В 1965 году, еще до создания диспансера, мне пришлось работать ординатором в хирургическом отделении больницы скорой помощи. Всех врачей забрали тогда на гражданскую оборону, а меня оставили, поскольку у меня была областная прописка и я в городских мероприятиях не значился. В отделении неотложной помощи на сто коек я остался один вместо всех врачей на две недели, и это были самые прекрасные дни моей жизни: уехали все, никто не мешал, мероприятия прекратились, осталась одна работа в чистом виде.

О «чистой» работе мечтают многие. Заведующая отделением детской ортопедии сначала выдвинула совсем детский проект: перерезать в отделении телефонный кабель, запереть двери на ключи и — работать.
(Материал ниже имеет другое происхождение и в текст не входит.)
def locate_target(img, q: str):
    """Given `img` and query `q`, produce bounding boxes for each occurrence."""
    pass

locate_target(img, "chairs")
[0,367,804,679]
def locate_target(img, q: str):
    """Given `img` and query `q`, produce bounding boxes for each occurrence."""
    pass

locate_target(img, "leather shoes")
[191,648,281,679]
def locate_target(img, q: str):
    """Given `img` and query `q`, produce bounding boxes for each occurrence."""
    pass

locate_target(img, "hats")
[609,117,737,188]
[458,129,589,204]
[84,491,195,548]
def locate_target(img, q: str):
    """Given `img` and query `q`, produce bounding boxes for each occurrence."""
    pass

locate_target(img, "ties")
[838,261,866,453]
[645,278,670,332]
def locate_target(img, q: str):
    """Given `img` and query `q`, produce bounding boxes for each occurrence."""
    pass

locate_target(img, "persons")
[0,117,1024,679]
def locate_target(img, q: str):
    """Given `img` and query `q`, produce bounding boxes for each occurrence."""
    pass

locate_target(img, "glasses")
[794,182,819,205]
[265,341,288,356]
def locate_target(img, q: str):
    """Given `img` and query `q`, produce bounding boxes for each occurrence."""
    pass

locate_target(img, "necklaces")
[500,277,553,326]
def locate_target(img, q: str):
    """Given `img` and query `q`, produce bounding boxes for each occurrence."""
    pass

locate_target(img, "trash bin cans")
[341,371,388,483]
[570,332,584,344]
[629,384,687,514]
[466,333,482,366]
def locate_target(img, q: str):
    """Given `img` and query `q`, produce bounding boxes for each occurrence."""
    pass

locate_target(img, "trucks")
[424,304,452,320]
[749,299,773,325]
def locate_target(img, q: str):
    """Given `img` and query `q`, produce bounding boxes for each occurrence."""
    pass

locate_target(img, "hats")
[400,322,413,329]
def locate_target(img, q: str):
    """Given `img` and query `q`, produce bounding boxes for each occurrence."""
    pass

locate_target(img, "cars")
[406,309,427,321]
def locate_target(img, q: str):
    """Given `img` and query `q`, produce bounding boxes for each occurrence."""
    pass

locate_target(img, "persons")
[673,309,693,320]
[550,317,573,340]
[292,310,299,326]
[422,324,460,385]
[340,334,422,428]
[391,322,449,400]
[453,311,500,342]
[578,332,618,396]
А потом предложила более зрелую идею: работать в воскресенье и в субботу, когда телефоны молчат, курьеры не ходят, административная жизнь замирает. В таких идеальных условиях можно успеть очень много, а отдыхать — в понедельник и вторник. Как раз и начальство требует, чтобы работала больница всю неделю по скользящему графику. На том и сыграть.

Эту модель я тоже использую в модификации: никогда не хожу в отпуск летом. Самые ретивые в это время на Черном море, сил набираются. В октябре, примерно, хорошо отдохнув, кидаются они в работу. А я — в отпуск: опять разминулись. Потом годовой отчет, Новый год, весну перекантовать, а летом — опять замирают они. Пока — все мелочи, небольшие тактические приемы, а нельзя без них, нужны эти мелочи, чтобы выжить.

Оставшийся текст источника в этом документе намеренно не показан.